### BRIEF
The records beneath should be restated word for word.

### RAW DATA
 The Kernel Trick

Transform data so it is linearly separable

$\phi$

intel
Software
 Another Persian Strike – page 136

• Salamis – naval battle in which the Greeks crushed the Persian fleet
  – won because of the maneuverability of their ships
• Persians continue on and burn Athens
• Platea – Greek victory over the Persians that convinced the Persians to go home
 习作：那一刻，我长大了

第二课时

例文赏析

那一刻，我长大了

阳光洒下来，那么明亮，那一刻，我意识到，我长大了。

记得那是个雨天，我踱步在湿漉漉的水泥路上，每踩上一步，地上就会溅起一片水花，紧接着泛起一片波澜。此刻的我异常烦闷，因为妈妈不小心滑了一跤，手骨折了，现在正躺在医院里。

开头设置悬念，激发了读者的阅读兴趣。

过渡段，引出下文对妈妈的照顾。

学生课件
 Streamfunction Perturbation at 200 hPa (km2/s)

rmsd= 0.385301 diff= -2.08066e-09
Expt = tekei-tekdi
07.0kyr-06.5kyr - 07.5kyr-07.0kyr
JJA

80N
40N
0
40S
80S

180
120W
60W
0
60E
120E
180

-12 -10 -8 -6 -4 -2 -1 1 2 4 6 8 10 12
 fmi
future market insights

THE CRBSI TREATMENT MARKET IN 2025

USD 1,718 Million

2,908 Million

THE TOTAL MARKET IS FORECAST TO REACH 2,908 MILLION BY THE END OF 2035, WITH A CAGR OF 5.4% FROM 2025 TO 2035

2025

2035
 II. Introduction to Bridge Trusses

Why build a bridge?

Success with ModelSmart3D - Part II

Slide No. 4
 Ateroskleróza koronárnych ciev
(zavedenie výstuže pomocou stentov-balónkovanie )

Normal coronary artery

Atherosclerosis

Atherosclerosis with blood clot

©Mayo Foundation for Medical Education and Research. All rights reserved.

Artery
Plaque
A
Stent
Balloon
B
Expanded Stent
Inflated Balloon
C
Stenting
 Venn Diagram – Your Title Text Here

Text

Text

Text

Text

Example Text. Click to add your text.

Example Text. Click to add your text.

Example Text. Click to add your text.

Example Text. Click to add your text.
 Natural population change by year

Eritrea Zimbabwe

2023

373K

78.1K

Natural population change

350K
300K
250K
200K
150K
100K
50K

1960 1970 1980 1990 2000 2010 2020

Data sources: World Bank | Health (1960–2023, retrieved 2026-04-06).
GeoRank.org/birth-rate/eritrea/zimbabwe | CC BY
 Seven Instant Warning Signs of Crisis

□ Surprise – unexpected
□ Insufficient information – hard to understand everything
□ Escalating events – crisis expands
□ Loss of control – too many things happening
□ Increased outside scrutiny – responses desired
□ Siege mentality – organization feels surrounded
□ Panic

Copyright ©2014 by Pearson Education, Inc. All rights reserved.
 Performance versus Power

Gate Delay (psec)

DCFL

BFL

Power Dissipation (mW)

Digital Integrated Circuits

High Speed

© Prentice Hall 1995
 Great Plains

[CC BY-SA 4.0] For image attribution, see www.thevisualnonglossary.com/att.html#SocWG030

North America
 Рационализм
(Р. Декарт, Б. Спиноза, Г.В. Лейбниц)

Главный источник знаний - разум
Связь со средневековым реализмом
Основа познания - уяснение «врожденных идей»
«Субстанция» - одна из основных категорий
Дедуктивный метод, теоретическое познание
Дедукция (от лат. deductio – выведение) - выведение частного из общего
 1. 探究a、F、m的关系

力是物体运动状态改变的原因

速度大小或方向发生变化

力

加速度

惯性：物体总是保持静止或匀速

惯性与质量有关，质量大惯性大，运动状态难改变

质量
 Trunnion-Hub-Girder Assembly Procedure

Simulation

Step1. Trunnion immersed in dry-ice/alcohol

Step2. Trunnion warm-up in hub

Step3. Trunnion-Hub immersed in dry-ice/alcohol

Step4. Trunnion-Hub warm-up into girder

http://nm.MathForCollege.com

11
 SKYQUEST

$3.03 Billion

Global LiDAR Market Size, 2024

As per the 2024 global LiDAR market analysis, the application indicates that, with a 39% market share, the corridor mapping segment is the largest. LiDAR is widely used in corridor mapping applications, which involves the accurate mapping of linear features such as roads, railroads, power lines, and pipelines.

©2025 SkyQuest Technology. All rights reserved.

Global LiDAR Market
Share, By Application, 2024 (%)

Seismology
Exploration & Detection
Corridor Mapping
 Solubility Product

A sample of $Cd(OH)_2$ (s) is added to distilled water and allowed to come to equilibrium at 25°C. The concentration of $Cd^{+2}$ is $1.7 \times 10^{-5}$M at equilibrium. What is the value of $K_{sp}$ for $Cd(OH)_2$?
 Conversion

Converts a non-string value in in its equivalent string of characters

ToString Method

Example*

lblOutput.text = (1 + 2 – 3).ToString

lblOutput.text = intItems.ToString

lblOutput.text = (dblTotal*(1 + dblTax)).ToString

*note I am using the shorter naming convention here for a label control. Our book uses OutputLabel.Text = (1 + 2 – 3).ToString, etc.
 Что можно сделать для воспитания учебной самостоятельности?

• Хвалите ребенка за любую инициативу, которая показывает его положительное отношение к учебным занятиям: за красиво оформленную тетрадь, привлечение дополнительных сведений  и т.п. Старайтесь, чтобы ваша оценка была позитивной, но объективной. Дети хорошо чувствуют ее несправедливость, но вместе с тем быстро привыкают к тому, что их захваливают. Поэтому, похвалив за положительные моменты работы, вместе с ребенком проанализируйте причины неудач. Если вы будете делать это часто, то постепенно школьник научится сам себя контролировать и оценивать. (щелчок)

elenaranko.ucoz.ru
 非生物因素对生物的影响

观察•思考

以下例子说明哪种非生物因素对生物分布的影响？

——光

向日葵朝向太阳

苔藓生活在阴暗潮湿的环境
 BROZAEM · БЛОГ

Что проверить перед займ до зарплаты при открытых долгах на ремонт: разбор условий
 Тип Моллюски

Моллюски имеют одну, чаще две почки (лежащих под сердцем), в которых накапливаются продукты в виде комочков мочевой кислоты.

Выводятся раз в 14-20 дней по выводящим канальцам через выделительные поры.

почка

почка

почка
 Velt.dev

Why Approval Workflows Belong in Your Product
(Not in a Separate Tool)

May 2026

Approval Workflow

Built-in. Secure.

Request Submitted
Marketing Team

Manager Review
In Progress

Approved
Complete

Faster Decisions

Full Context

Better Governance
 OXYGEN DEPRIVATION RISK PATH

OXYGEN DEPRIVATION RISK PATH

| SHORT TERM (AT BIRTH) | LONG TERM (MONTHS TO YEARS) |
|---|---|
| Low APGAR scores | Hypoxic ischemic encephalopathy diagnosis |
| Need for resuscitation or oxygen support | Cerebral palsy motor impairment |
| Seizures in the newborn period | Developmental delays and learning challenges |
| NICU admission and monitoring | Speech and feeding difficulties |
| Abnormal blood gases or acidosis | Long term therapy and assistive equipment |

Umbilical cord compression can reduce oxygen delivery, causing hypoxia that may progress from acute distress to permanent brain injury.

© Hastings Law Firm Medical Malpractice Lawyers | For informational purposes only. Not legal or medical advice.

### OUTPUT BELOW
 The Kernel Trick

Transform data so it is linearly separable

$\phi$

intel
Software
 Another Persian Strike – page 136

• Salamis – naval battle in which the Greeks crushed the Persian fleet
  – won because of the maneuverability of their ships
• Persians continue on and burn Athens
• Platea – Greek victory over the Persians that convinced the Persians to go home
 习作：那一刻，我长大了

第二课时

例文赏析

那一刻，我长大了

阳光洒下来，那么明亮，那一刻，我意识到，我长大了。

记得那是个雨天，我踱步在湿漉漉的水泥路上，每踩上一步，地上就会溅起一片水花，紧接着泛起一片波澜。此刻的我异常烦闷，因为妈妈不小心滑了一跤，手骨折了，现在正躺在医院里。

开头设置悬念，激发了读者的阅读兴趣。

过渡段，引出下文对妈妈的照顾。

学生课件
 Streamfunction Perturbation at 200 hPa (km2/s)

rmsd= 0.385301 diff= -2.08066e-09
Expt = tekei-tekdi
07.0kyr-06.5kyr - 07.5kyr-07.0kyr
JJA

80N
40N
0
40S
80S

180
120W
60W
0
60E
120E
180

-12 -10 -8 -6 -4 -2 -1 1 2 4 6 8 10 12
 fmi
future market insights

THE CRBSI TREATMENT MARKET IN 2025

USD 1,718 Million

2,908 Million

THE TOTAL MARKET IS FORECAST TO REACH 2,908 MILLION BY THE END OF 2035, WITH A CAGR OF 5.4% FROM 2025 TO 2035

2025

2035
 II. Introduction to Bridge Trusses

Why build a bridge?

Success with ModelSmart3D - Part II

Slide No. 4
 Ateroskleróza koronárnych ciev
(zavedenie výstuže pomocou stentov-balónkovanie )

Normal coronary artery

Atherosclerosis

Atherosclerosis with blood clot

©Mayo Foundation for Medical Education and Research. All rights reserved.

Artery
Plaque
A
Stent
Balloon
B
Expanded Stent
Inflated Balloon
C
Stenting
 Venn Diagram – Your Title Text Here

Text

Text

Text

Text

Example Text. Click to add your text.

Example Text. Click to add your text.

Example Text. Click to add your text.

Example Text. Click to add your text.
 Natural population change by year

Eritrea Zimbabwe

2023

373K

78.1K

Natural population change

350K
300K
250K
200K
150K
100K
50K

1960 1970 1980 1990 2000 2010 2020

Data sources: World Bank | Health (1960–2023, retrieved 2026-04-06).
GeoRank.org/birth-rate/eritrea/zimbabwe | CC BY
 Seven Instant Warning Signs of Crisis

□ Surprise – unexpected
□ Insufficient information – hard to understand everything
□ Escalating events – crisis expands
□ Loss of control – too many things happening
□ Increased outside scrutiny – responses desired
□ Siege mentality – organization feels surrounded
□ Panic

Copyright ©2014 by Pearson Education, Inc. All rights reserved.
 Performance versus Power

Gate Delay (psec)

DCFL

BFL

Power Dissipation (mW)

Digital Integrated Circuits

High Speed

© Prentice Hall 1995
 Great Plains

[CC BY-SA 4.0] For image attribution, see www.thevisualnonglossary.com/att.html#SocWG030

North America
 Рационализм
(Р. Декарт, Б. Спиноза, Г.В. Лейбниц)

Главный источник знаний - разум
Связь со средневековым реализмом
Основа познания - уяснение «врожденных идей»
«Субстанция» - одна из основных категорий
Дедуктивный метод, теоретическое познание
Дедукция (от лат. deductio – выведение) - выведение частного из общего
 1. 探究a、F、m的关系

力是物体运动状态改变的原因

速度大小或方向发生变化

力

加速度

惯性：物体总是保持静止或匀速

惯性与质量有关，质量大惯性大，运动状态难改变

质量
 Trunnion-Hub-Girder Assembly Procedure

Simulation

Step1. Trunnion immersed in dry-ice/alcohol

Step2. Trunnion warm-up in hub

Step3. Trunnion-Hub immersed in dry-ice/alcohol

Step4. Trunnion-Hub warm-up into girder

http://nm.MathForCollege.com

11
 SKYQUEST

$3.03 Billion

Global LiDAR Market Size, 2024

As per the 2024 global LiDAR market analysis, the application indicates that, with a 39% market share, the corridor mapping segment is the largest. LiDAR is widely used in corridor mapping applications, which involves the accurate mapping of linear features such as roads, railroads, power lines, and pipelines.

©2025 SkyQuest Technology. All rights reserved.

Global LiDAR Market
Share, By Application, 2024 (%)

Seismology
Exploration & Detection
Corridor Mapping
 Solubility Product

A sample of $Cd(OH)_2$ (s) is added to distilled water and allowed to come to equilibrium at 25°C. The concentration of $Cd^{+2}$ is $1.7 \times 10^{-5}$M at equilibrium. What is the value of $K_{sp}$ for $Cd(OH)_2$?
 Conversion

Converts a non-string value in in its equivalent string of characters

ToString Method

Example*

lblOutput.text = (1 + 2 – 3).ToString

lblOutput.text = intItems.ToString

lblOutput.text = (dblTotal*(1 + dblTax)).ToString

*note I am using the shorter naming convention here for a label control. Our book uses OutputLabel.Text = (1 + 2 – 3).ToString, etc.
 Что можно сделать для воспитания учебной самостоятельности?

• Хвалите ребенка за любую инициативу, которая показывает его положительное отношение к учебным занятиям: за красиво оформленную тетрадь, привлечение дополнительных сведений  и т.п. Старайтесь, чтобы ваша оценка была позитивной, но объективной. Дети хорошо чувствуют ее несправедливость, но вместе с тем быстро привыкают к тому, что их захваливают. Поэтому, похвалив за положительные моменты работы, вместе с ребенком проанализируйте причины неудач. Если вы будете делать это часто, то постепенно школьник научится сам себя контролировать и оценивать. (щелчок)

elenaranko.ucoz.ru
 非生物因素对生物的影响

观察•思考

以下例子说明哪种非生物因素对生物分布的影响？

——光

向日葵朝向太阳

苔藓生活在阴暗潮湿的环境
 BROZAEM · БЛОГ

Что проверить перед займ до зарплаты при открытых долгах на ремонт: разбор условий
 Тип Моллюски

Моллюски имеют одну, чаще две почки (лежащих под сердцем), в которых накапливаются продукты в виде комочков мочевой кислоты.

Выводятся раз в 14-20 дней по выводящим канальцам через выделительные поры.

почка

почка

почка
 Velt.dev

Why Approval Workflows Belong in Your Product
(Not in a Separate Tool)

May 2026

Approval Workflow

Built-in. Secure.

Request Submitted
Marketing Team

Manager Review
In Progress

Approved
Complete

Faster Decisions

Full Context

Better Governance
 OXYGEN DEPRIVATION RISK PATH

OXYGEN DEPRIVATION RISK PATH

| SHORT TERM (AT BIRTH) | LONG TERM (MONTHS TO YEARS) |
|---|---|
| Low APGAR scores | Hypoxic ischemic encephalopathy diagnosis |
| Need for resuscitation or oxygen support | Cerebral palsy motor impairment |
| Seizures in the newborn period | Developmental delays and learning challenges |
| NICU admission and monitoring | Speech and feeding difficulties |
| Abnormal blood gases or acidosis | Long term therapy and assistive equipment |

Umbilical cord compression can reduce oxygen delivery, causing hypoxia that may progress from acute distress to permanent brain injury.

© Hastings Law Firm Medical Malpractice Lawyers | For informational purposes only. Not legal or medical advice.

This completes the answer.